Et du côté des élèves... quel était le contexte ?
Les enfants avaient une folle envie d’apprendre. Les petites filles étaient privées de classe depuis plusieurs années et elles étaient très réceptives.
Alors qu’il était bien difficile de répondre à cette pressante demande, compte-tenu du faible niveau des enseignants afghans, nous avons décidé de concentrer nos efforts sur un noyau d’élèves afin de donner à nos établissements un semblant de francophonie. Aujourd’hui, plusieurs d’entre-eux poursuivent des études en France, à Grenoble, à Besançon… dans des filières d’ingénieurs ou de médecine. Rares sont ceux qui se forment à l’enseignement du français langue étrangère, les professeurs afghans sont si mal rémunérés que la vocation n’est pas courante...
- Yves Bourguignon et deux élèves
- Photo : Marie Lafon
Le travail que vous aviez mis en route est-il toujours d’actualité ?

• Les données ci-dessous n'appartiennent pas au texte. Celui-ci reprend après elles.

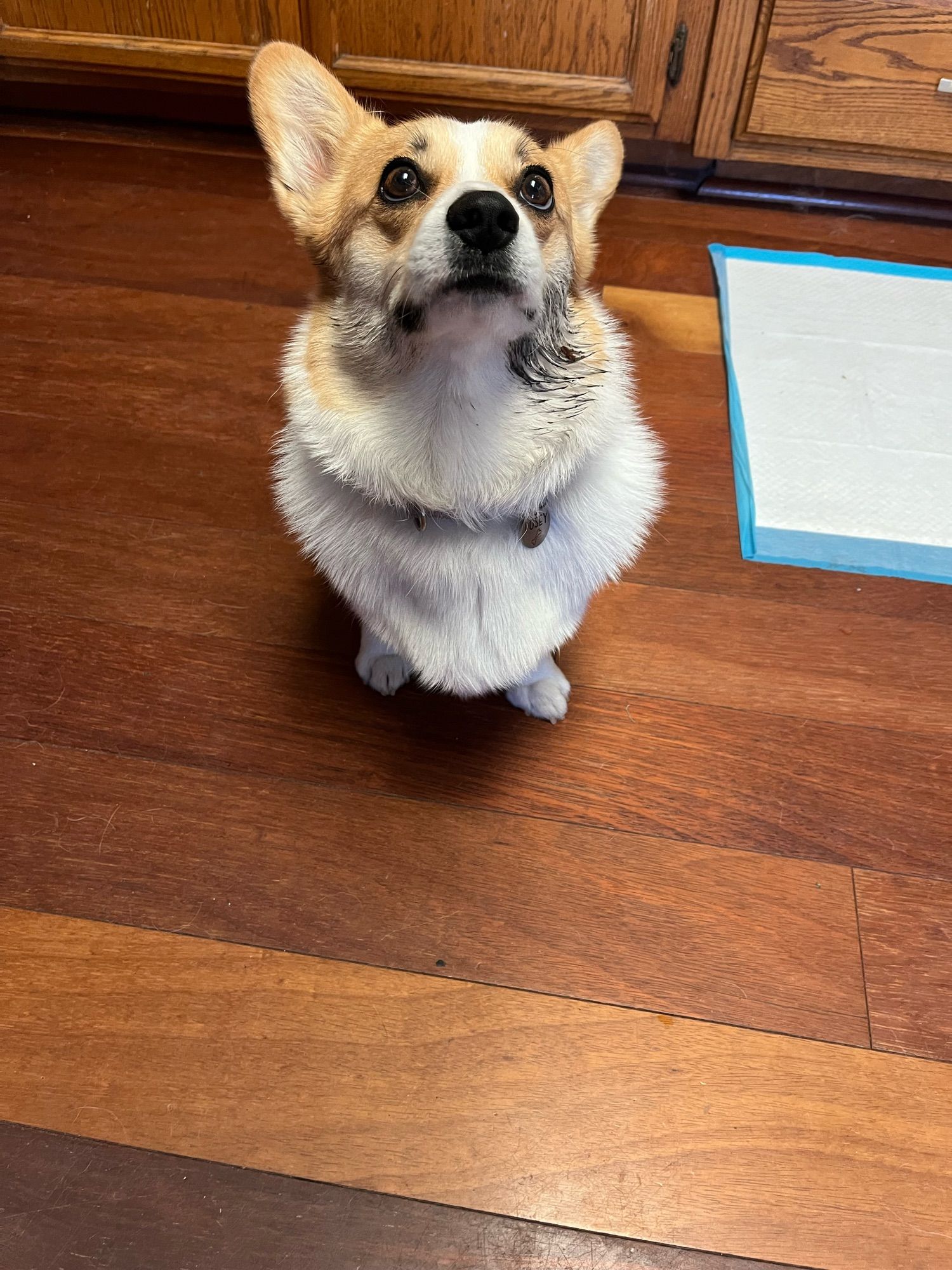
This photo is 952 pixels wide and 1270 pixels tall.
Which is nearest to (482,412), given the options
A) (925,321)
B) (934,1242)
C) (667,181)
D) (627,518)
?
(627,518)

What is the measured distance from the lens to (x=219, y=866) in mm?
1189

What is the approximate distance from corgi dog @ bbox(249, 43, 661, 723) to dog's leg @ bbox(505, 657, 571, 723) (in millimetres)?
127

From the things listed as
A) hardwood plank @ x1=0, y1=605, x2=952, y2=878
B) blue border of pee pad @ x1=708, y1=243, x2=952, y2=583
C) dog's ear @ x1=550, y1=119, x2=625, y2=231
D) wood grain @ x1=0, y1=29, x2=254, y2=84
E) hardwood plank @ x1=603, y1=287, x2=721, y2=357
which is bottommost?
hardwood plank @ x1=0, y1=605, x2=952, y2=878

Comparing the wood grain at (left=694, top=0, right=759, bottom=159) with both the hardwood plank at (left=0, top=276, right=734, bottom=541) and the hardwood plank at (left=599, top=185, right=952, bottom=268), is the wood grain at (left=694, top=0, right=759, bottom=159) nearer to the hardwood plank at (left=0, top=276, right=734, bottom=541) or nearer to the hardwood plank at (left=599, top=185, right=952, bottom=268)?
the hardwood plank at (left=599, top=185, right=952, bottom=268)

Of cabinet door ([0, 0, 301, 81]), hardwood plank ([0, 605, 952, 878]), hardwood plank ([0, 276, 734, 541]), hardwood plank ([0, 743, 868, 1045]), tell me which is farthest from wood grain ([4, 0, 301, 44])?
hardwood plank ([0, 743, 868, 1045])

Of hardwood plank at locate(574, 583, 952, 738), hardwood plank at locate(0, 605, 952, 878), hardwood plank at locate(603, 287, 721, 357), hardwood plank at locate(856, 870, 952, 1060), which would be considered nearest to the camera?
hardwood plank at locate(856, 870, 952, 1060)

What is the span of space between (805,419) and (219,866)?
4.45 ft

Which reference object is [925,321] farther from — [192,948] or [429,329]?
[192,948]

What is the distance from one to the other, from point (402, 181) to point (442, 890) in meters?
0.85

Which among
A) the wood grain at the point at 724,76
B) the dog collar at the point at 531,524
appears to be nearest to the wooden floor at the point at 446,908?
the dog collar at the point at 531,524

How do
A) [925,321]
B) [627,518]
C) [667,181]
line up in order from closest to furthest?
[627,518] → [925,321] → [667,181]

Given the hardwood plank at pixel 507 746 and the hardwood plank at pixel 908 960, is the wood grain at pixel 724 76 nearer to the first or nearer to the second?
the hardwood plank at pixel 507 746

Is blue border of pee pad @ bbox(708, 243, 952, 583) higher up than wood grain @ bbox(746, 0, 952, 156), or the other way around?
wood grain @ bbox(746, 0, 952, 156)

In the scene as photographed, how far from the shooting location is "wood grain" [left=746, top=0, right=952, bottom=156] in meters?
1.90
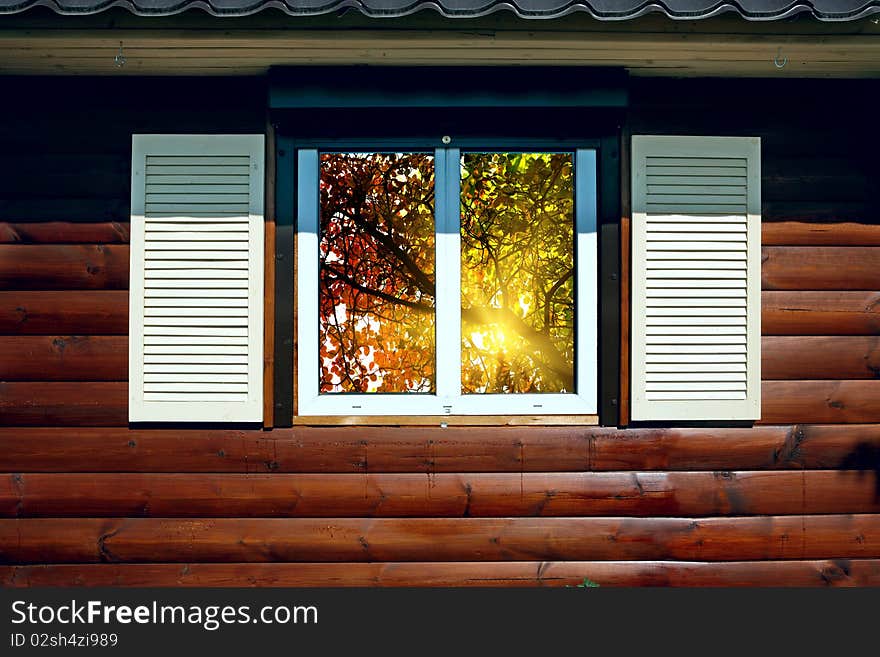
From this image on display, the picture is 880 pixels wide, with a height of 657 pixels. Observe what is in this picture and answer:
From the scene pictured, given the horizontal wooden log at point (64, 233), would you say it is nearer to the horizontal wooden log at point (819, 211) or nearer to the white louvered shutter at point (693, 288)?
the white louvered shutter at point (693, 288)

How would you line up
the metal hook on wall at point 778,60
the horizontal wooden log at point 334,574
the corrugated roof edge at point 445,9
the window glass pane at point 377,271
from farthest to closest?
the window glass pane at point 377,271 → the horizontal wooden log at point 334,574 → the metal hook on wall at point 778,60 → the corrugated roof edge at point 445,9

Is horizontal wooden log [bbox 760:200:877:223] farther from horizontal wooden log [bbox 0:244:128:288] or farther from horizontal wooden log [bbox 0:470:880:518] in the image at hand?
horizontal wooden log [bbox 0:244:128:288]

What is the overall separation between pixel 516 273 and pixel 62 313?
2.39 m

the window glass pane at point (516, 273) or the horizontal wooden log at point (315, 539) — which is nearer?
the horizontal wooden log at point (315, 539)

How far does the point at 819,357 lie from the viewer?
11.0 ft

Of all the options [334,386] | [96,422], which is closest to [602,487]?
[334,386]

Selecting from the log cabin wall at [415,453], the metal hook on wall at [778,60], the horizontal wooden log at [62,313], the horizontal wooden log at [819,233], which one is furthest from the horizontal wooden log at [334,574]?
the metal hook on wall at [778,60]

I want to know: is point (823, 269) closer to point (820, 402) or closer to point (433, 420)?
point (820, 402)

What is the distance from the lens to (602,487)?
129 inches

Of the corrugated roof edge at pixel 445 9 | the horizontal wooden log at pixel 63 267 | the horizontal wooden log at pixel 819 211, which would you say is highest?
the corrugated roof edge at pixel 445 9

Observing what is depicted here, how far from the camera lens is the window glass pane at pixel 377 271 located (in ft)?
12.0

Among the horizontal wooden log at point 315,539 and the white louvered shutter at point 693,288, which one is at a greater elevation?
the white louvered shutter at point 693,288

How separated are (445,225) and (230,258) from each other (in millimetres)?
979

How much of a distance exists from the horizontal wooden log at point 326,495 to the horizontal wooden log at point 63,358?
45 cm
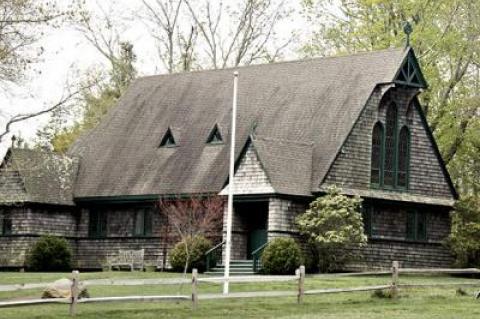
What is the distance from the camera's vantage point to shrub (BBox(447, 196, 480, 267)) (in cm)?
5694

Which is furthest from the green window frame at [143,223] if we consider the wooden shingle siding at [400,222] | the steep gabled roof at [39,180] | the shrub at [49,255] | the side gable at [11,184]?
the wooden shingle siding at [400,222]

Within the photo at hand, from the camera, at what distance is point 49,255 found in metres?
59.7

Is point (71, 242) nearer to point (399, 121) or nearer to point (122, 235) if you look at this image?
point (122, 235)

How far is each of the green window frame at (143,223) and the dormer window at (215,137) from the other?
13.4 feet

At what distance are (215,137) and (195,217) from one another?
18.4 ft

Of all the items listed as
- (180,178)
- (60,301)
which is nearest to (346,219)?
(180,178)

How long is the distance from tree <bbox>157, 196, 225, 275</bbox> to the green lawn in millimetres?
9120

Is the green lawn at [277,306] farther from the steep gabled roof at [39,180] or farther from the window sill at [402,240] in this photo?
the steep gabled roof at [39,180]

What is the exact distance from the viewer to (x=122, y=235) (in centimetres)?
6100

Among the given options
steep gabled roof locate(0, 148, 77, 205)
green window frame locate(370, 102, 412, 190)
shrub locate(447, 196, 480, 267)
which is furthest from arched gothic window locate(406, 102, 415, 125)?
steep gabled roof locate(0, 148, 77, 205)

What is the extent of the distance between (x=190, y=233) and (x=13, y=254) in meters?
9.84

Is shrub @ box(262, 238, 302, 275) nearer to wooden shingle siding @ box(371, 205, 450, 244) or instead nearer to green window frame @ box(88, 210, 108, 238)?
wooden shingle siding @ box(371, 205, 450, 244)

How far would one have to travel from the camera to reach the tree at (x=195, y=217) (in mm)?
54031

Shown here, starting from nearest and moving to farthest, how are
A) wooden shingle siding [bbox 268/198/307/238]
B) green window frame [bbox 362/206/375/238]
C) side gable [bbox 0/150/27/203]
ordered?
wooden shingle siding [bbox 268/198/307/238] → green window frame [bbox 362/206/375/238] → side gable [bbox 0/150/27/203]
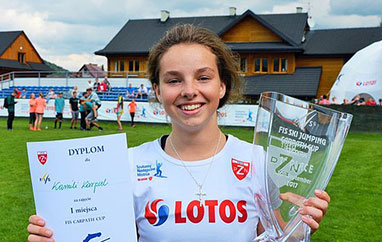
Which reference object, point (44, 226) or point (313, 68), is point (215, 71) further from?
point (313, 68)

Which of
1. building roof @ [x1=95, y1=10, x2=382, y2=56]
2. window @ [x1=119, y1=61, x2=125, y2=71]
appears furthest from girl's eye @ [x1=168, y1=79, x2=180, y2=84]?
window @ [x1=119, y1=61, x2=125, y2=71]

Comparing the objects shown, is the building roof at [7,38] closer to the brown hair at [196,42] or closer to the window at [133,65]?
the window at [133,65]

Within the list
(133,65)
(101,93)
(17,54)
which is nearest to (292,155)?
(101,93)

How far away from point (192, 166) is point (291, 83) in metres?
29.6

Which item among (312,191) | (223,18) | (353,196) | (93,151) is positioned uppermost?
(223,18)

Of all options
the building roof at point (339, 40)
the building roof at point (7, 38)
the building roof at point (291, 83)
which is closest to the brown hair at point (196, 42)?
the building roof at point (291, 83)

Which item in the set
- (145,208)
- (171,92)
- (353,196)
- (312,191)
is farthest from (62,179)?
(353,196)

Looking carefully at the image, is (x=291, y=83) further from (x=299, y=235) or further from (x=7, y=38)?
(x=7, y=38)

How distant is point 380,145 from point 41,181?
13.7m

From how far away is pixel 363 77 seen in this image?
988 inches

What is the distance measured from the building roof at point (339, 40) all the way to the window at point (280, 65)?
176 cm

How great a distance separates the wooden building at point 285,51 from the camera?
30922 millimetres

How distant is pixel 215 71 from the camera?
2057 millimetres

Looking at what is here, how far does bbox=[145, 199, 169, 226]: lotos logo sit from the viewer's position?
6.54 ft
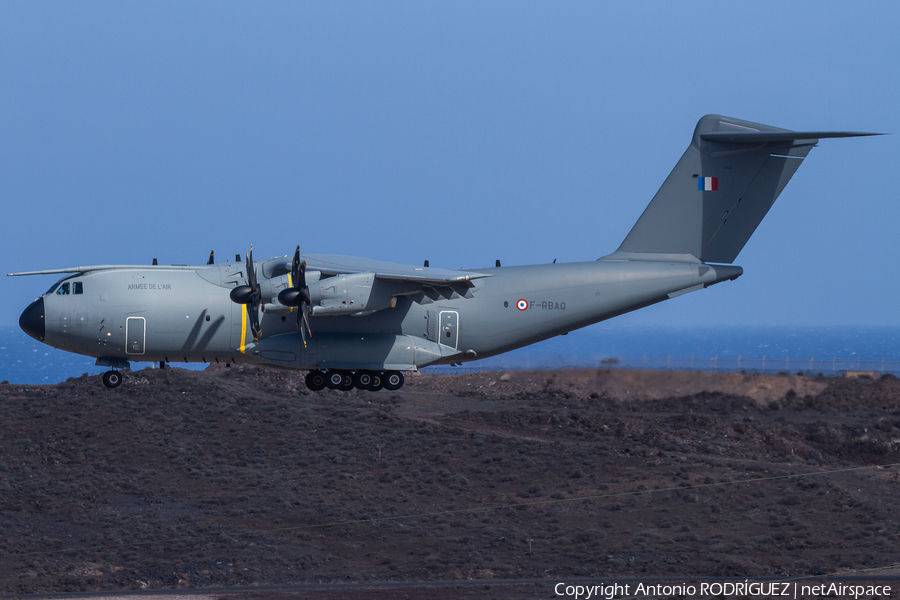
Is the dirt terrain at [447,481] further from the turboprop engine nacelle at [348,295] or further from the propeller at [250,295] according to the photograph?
the propeller at [250,295]

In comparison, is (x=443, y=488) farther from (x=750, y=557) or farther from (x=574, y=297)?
(x=574, y=297)

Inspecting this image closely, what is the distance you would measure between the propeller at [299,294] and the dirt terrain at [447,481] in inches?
447

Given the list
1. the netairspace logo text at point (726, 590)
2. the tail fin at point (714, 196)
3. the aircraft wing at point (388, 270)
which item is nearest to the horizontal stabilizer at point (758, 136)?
the tail fin at point (714, 196)

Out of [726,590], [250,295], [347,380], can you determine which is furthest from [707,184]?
[726,590]

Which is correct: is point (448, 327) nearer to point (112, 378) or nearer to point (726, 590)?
point (112, 378)

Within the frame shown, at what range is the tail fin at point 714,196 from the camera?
1080 inches

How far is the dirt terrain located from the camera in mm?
39062

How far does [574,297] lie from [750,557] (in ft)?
63.9

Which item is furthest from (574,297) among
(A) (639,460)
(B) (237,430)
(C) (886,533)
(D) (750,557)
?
(B) (237,430)

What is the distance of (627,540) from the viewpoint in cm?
4247

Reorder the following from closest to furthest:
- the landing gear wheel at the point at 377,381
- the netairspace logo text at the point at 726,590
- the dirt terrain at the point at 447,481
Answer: the landing gear wheel at the point at 377,381, the netairspace logo text at the point at 726,590, the dirt terrain at the point at 447,481

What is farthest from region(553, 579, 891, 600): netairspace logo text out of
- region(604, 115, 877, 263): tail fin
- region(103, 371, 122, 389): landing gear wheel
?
region(103, 371, 122, 389): landing gear wheel

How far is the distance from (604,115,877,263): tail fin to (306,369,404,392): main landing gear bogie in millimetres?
7234

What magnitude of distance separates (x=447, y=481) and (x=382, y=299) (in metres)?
27.2
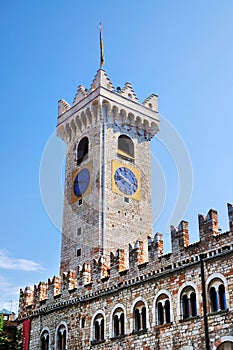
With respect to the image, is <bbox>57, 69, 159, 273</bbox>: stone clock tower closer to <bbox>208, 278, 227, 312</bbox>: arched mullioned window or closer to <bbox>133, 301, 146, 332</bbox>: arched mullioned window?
<bbox>133, 301, 146, 332</bbox>: arched mullioned window

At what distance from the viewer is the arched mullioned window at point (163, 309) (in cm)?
2194

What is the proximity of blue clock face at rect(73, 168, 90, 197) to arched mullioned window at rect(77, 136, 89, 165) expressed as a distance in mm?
1194

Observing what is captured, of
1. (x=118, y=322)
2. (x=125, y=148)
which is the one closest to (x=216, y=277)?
(x=118, y=322)

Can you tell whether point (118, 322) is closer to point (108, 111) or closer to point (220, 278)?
point (220, 278)

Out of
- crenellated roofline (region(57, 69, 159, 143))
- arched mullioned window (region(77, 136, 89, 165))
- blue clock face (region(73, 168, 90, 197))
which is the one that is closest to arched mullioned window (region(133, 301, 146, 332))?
blue clock face (region(73, 168, 90, 197))

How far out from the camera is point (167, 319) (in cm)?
2189

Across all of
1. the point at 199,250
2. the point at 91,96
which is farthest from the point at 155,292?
the point at 91,96

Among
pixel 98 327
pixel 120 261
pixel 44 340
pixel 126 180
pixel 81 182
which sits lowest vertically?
pixel 98 327

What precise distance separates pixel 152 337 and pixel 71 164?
2234 centimetres

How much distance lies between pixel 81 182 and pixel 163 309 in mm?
19446

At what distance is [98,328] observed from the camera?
2528 cm

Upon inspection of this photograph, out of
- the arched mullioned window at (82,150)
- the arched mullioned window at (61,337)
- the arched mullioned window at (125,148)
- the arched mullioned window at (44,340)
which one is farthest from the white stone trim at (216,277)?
the arched mullioned window at (82,150)

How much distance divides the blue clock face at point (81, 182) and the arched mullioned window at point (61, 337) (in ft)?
45.7

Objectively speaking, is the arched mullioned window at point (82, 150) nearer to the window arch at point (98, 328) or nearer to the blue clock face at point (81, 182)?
the blue clock face at point (81, 182)
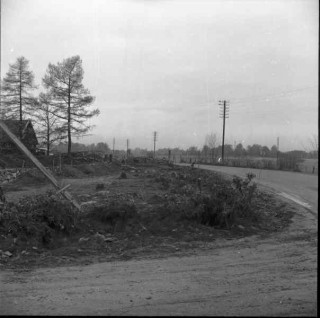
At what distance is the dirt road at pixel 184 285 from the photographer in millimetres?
3770

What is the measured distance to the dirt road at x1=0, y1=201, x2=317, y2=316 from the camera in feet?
12.4

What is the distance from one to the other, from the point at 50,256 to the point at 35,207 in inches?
70.5


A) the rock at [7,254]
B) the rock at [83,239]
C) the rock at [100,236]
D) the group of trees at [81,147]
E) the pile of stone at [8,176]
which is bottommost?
the rock at [7,254]

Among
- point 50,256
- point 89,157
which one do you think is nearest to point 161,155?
point 89,157

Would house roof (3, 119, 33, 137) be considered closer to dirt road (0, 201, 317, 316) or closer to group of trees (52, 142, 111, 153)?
group of trees (52, 142, 111, 153)

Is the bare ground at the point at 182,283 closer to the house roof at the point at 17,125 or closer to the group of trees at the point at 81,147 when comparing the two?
the house roof at the point at 17,125

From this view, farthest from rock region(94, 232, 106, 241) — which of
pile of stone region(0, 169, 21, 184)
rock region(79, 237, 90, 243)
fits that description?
pile of stone region(0, 169, 21, 184)

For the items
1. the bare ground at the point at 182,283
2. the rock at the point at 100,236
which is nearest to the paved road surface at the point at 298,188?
the bare ground at the point at 182,283

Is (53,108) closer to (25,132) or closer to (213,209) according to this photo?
(25,132)

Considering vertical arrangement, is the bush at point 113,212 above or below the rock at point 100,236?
above

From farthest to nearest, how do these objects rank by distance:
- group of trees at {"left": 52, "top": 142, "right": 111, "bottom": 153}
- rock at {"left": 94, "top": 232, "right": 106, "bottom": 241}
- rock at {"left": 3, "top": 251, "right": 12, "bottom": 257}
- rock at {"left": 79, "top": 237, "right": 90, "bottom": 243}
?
group of trees at {"left": 52, "top": 142, "right": 111, "bottom": 153} < rock at {"left": 94, "top": 232, "right": 106, "bottom": 241} < rock at {"left": 79, "top": 237, "right": 90, "bottom": 243} < rock at {"left": 3, "top": 251, "right": 12, "bottom": 257}

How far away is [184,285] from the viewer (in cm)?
487

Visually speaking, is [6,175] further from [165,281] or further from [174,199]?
[165,281]

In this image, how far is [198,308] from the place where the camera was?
12.0ft
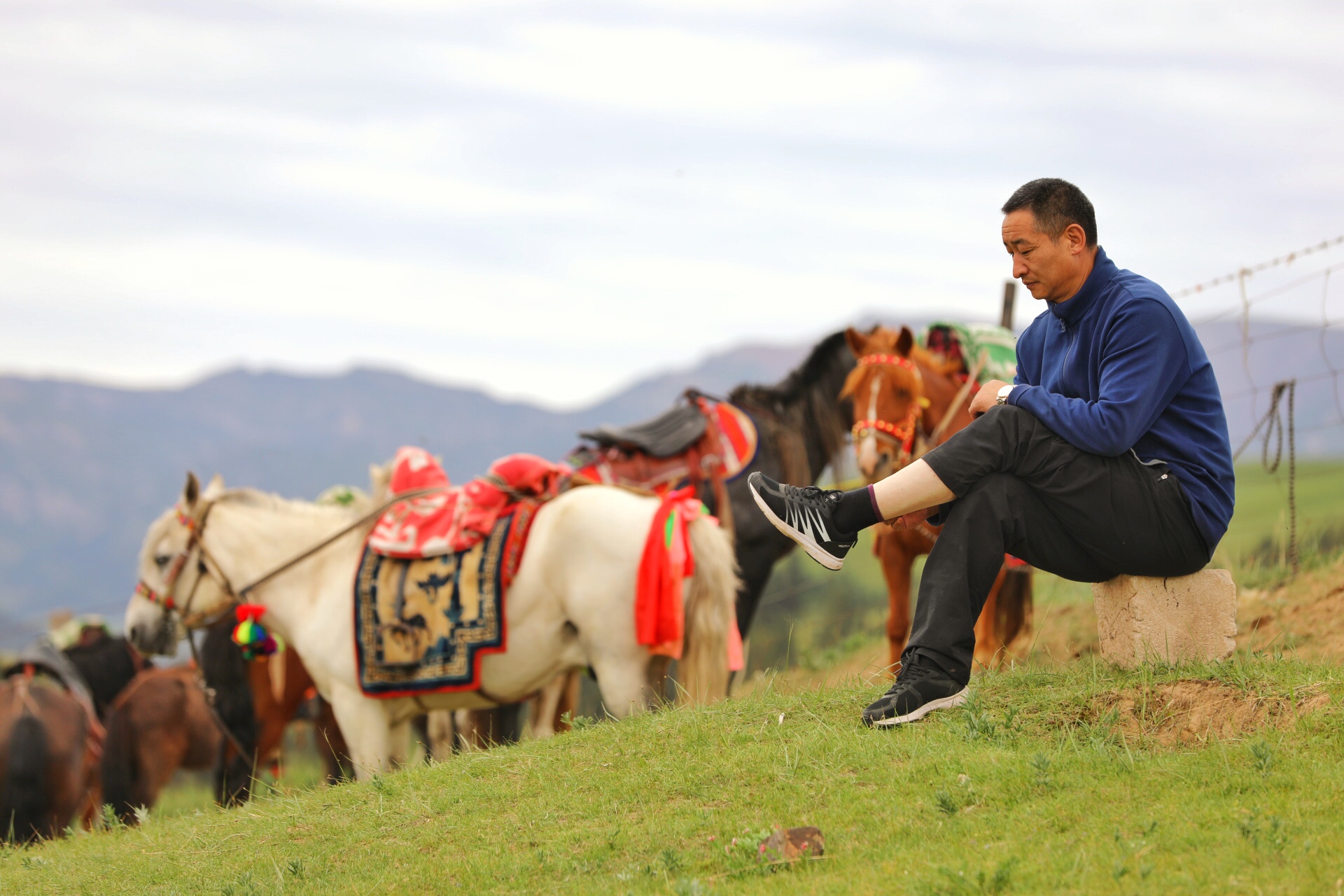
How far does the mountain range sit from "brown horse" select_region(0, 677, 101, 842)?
98040mm

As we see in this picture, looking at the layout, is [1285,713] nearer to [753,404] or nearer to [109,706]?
[753,404]

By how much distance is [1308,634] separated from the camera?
19.8 ft

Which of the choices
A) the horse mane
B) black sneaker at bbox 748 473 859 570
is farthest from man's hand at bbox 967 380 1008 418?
the horse mane

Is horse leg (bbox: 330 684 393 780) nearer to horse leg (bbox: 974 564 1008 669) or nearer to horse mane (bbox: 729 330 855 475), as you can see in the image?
horse leg (bbox: 974 564 1008 669)

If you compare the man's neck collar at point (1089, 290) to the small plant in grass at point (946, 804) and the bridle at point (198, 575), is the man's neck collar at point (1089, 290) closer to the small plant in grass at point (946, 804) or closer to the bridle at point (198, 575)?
the small plant in grass at point (946, 804)

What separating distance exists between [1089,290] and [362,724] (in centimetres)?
446

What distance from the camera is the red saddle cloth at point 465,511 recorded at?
242 inches

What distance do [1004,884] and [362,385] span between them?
17597 cm

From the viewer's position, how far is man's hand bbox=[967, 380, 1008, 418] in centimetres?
408

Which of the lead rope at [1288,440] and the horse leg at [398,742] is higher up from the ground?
the lead rope at [1288,440]

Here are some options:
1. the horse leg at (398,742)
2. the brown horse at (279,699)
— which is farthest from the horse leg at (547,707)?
the brown horse at (279,699)

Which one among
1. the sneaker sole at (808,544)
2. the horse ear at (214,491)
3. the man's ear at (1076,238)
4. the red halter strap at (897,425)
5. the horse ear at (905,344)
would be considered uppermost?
the man's ear at (1076,238)

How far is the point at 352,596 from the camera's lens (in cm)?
634

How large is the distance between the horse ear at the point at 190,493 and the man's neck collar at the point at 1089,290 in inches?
195
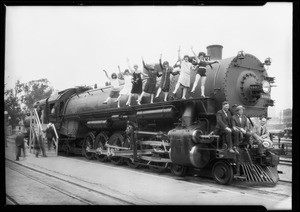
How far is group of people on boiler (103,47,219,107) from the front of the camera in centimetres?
891

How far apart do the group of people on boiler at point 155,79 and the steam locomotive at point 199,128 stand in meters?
0.24

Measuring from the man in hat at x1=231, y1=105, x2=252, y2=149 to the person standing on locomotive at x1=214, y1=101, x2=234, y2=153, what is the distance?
0.16 meters

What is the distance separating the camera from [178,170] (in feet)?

Pendant 5 ou 6 ans, nous avons maintenu une présence au cœur des lycées mais aujourd’hui, il n’y a plus qu’un seul Conseiller pédagogique, qui n’enseigne pas et qui se contente de prendre le pouls des établissement et de faire le lien avec l’ambassade. Quelques enseignants qui avaient pris le chemin de Peshawar sont revenus au pays... peut-on, pour autant, déserter le terrain et laisser les formateurs livrés à eux-mêmes ?
… problème d’argent, simplement ?
Sans doute, on peut se demander si la France peut ou veut se donner les moyens de stabiliser 5 ou 6 enseignants à Kaboul mais il faut bien se remettre dans le contexte de 2002 : L’Afghanistan était à la mode ! Le terme n’est peut-être pas adapté mais il faut bien se souvenir qu’à cette époque nous recevions le « tout Paris » médiatique, politique et show-business ! Ni Bernard Henri Lévy et ses discours plein de fougue, ni les opportunistes en tous genres n’ont tenu plus de 6 mois ! Kaboul est vite redevenu « le bout du monde » ! Depuis, la situation politique régionale ne s’est pas améliorée. Pour parler familièrement « on n’en voit pas le bout » ! Les perspectives sont floues... En 2014, si les Américains se retirent, que se passera-t-il ? Les Talibans reprendront-ils les commandes ? Tout cela fait que l’Afghanistan n’est plus prioritaire... et que l’actualité nous a transportés vers d’autres sujets beaucoup plus porteurs médiatiquement.
Revient-on indemne d’une telle expérience ?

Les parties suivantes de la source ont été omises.